DOCUMENT EXCERPT:
Re: possible typo in multithreading website

From:
James Kanze <james.kanze@gmail.com>
Newsgroups:
comp.lang.c++
Date:
Mon, 13 Apr 2009 04:14:47 -0700 (PDT)
Message-ID:
<79f07352-ebee-42b3-bc22-c9357c5c23b6@k41g2000yqh.googlegroups.com>
On Apr 12, 1:28 pm, Comp1...@yahoo.co.uk wrote:

I have read the above from a multithreading in c++ tutorial:

BEGINNING OF QUOTE


    [...]

Listing 2. Still a race condition

void* workerThread(void*)
{
    while(sharedCounter > 0)
    {
        --sharedCounter;
        doSomeWork();
    }

The solution is to use a mutex to synchronise the threads with
respect to the test and update. Another way of saying this is
that we need to define a critical section in which we both
test and update the sharedCounter. The next section introduces
mutexes and solves the example race condition.

ENTRIES PROVIDED:

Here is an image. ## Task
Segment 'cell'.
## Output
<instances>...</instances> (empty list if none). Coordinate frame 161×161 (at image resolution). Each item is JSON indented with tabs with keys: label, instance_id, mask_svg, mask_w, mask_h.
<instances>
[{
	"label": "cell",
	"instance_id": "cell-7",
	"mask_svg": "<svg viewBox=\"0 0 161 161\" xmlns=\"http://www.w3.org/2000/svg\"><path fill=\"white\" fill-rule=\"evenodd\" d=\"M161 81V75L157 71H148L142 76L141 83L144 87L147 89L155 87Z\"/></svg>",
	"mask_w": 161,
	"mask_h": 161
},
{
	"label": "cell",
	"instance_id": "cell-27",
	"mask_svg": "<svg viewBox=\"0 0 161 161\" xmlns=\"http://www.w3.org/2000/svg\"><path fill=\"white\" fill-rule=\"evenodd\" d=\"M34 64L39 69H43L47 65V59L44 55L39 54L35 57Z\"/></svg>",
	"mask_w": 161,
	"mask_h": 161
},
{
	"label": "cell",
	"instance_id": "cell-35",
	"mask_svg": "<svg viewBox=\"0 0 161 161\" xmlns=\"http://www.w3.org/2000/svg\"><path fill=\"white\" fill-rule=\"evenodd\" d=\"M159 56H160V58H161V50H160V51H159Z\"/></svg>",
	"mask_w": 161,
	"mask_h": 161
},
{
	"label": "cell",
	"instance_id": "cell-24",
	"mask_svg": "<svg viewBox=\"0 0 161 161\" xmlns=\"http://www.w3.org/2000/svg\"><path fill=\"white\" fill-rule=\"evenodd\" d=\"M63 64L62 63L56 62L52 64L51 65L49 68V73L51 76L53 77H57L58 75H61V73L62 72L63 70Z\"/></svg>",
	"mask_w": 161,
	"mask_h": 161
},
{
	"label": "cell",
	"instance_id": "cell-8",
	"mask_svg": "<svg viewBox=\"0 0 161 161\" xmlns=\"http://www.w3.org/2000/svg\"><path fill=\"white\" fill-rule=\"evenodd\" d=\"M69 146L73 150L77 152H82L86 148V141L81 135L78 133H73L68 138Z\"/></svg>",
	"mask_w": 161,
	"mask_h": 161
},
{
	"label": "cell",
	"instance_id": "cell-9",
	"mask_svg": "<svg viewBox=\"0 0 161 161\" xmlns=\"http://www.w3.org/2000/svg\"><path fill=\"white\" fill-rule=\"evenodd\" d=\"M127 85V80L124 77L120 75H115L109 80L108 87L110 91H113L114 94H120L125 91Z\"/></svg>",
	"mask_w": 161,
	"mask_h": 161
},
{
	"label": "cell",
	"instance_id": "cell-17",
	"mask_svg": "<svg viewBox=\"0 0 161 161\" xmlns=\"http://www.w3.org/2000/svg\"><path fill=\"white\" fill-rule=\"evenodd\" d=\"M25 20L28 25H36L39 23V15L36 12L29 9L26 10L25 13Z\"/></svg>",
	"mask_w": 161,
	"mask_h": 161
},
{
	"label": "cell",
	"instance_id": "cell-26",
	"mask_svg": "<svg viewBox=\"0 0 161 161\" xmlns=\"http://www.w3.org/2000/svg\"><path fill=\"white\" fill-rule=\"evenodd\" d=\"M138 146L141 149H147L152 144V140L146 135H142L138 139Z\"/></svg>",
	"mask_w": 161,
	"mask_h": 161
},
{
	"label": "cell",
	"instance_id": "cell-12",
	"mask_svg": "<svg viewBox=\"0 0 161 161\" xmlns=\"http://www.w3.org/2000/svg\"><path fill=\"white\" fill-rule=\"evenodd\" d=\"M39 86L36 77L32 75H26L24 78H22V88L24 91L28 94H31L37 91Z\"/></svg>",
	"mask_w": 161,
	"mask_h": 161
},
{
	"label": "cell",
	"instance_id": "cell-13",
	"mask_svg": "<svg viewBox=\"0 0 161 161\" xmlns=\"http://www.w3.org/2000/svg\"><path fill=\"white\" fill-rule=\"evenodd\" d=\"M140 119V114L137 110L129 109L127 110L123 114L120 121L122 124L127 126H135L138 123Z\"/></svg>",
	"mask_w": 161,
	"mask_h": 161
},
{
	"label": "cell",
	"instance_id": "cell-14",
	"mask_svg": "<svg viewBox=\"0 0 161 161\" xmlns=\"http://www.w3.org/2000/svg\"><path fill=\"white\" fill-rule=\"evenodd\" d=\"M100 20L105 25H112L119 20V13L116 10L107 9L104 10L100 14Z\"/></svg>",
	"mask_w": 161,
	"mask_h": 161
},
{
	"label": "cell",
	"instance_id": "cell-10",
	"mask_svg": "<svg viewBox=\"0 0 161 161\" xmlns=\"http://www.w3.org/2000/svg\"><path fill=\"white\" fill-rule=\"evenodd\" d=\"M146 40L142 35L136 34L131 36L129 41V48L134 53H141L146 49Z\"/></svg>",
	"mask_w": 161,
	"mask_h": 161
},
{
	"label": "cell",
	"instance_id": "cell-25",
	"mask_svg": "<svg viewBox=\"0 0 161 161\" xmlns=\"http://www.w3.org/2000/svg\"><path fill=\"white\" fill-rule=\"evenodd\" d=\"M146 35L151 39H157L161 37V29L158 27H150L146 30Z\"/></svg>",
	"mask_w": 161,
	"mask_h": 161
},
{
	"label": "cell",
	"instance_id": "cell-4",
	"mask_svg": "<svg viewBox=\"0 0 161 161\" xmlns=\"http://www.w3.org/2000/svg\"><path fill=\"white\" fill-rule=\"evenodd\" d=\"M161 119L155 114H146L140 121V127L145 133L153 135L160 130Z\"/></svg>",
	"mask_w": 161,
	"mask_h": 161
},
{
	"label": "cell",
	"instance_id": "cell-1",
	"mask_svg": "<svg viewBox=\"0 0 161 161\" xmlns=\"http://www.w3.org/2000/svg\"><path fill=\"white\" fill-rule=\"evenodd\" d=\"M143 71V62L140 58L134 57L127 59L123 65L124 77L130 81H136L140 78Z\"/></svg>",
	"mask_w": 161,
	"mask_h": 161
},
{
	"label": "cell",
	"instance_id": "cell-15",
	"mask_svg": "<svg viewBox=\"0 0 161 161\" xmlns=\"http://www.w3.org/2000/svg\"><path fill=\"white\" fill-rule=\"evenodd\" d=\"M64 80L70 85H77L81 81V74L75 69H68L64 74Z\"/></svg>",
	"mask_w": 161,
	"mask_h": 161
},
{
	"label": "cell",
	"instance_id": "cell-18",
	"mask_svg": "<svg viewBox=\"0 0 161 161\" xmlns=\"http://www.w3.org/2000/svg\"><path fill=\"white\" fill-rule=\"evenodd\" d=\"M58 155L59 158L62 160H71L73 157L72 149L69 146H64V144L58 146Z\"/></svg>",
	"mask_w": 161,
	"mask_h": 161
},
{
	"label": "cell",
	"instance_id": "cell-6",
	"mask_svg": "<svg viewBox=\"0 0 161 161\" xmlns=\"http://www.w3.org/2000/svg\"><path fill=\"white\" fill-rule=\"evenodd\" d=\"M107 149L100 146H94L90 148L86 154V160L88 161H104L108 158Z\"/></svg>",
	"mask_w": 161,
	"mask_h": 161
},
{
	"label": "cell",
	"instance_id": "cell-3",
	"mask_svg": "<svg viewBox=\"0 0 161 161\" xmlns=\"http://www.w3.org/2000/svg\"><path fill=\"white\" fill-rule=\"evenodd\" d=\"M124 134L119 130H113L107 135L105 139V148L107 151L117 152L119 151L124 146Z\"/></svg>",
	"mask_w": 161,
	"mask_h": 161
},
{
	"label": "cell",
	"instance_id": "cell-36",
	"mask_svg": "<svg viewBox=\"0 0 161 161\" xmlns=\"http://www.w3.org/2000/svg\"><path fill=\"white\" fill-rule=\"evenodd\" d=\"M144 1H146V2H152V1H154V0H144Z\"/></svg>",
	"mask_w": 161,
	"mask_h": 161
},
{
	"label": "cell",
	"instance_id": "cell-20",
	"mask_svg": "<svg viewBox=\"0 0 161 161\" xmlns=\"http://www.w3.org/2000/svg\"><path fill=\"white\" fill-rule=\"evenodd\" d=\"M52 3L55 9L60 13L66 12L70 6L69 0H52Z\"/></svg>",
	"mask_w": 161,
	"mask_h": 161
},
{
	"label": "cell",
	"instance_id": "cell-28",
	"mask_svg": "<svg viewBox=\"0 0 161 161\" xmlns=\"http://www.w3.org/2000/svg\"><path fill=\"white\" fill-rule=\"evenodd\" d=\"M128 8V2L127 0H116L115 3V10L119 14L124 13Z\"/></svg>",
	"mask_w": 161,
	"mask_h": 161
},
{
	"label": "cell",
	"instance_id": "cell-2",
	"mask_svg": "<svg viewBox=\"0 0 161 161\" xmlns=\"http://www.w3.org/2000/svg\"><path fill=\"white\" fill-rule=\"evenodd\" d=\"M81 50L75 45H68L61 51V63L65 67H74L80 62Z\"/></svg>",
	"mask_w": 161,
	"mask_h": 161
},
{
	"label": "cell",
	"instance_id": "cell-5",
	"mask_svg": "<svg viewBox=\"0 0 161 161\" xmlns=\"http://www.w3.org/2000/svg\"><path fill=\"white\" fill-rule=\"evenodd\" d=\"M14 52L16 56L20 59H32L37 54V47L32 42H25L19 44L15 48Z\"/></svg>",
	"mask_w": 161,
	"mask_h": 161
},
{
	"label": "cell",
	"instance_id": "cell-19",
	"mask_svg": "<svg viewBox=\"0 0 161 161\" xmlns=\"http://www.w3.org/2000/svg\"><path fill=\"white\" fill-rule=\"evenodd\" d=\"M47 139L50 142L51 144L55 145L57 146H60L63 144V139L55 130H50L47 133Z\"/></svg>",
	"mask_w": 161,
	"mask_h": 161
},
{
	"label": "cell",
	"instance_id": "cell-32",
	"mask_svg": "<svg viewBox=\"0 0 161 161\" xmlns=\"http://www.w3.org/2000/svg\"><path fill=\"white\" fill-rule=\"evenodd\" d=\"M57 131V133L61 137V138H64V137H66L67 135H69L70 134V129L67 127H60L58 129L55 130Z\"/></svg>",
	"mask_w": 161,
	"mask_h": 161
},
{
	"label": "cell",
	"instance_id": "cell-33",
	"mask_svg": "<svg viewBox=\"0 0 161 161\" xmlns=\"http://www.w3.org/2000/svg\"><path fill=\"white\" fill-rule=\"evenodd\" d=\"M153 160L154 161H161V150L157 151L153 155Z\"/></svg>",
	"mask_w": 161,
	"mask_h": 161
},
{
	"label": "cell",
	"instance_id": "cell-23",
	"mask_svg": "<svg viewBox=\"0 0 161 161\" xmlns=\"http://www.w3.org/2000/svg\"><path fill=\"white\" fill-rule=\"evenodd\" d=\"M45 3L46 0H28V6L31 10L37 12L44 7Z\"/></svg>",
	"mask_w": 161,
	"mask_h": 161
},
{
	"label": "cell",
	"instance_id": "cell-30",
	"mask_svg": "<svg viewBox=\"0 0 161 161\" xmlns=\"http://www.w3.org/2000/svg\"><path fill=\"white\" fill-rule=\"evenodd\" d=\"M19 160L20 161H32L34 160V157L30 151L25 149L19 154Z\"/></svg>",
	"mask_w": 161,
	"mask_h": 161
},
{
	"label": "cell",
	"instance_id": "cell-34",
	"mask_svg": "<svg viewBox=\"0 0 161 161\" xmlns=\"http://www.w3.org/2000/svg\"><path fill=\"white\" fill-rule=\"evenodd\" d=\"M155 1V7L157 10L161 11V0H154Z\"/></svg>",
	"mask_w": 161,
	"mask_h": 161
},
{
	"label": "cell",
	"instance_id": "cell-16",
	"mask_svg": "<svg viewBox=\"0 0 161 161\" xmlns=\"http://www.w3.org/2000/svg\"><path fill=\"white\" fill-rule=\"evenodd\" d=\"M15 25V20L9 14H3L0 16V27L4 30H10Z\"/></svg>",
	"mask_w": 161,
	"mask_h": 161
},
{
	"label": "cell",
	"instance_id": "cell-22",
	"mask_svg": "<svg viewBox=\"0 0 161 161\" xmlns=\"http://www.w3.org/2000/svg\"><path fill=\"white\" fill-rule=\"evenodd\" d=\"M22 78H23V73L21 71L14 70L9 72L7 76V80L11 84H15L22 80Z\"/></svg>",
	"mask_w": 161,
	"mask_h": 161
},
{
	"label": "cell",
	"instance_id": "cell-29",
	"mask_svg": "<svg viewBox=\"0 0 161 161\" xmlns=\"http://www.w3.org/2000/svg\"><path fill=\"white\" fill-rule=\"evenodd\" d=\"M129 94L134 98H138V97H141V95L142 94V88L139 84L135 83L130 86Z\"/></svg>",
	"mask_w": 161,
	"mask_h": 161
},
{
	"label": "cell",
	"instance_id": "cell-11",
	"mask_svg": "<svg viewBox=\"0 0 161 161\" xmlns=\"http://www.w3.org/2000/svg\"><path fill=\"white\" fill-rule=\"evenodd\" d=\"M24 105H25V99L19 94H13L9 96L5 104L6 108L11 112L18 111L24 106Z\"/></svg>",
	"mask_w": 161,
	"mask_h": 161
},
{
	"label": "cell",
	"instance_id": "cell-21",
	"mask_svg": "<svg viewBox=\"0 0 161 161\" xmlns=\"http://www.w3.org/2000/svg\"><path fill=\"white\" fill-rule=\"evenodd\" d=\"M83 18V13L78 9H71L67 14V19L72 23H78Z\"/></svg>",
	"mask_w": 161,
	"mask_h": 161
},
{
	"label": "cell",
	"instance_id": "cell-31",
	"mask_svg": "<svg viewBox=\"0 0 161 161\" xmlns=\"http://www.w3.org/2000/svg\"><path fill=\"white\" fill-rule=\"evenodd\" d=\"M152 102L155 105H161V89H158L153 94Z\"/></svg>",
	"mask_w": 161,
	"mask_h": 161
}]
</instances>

EXERCISE DIRECTIONS: From the newsgroup post on multithreading above, reproduce the passage that opens with the words containing "void* workerThread(void*)" and closes with "example race condition.".

SOLUTION FOR THIS TASK:
void* workerThread(void*)
{
    while(sharedCounter > 0)
    {
        --sharedCounter;
        doSomeWork();
    }

The solution is to use a mutex to synchronise the threads with
respect to the test and update. Another way of saying this is
that we need to define a critical section in which we both
test and update the sharedCounter. The next section introduces
mutexes and solves the example race condition.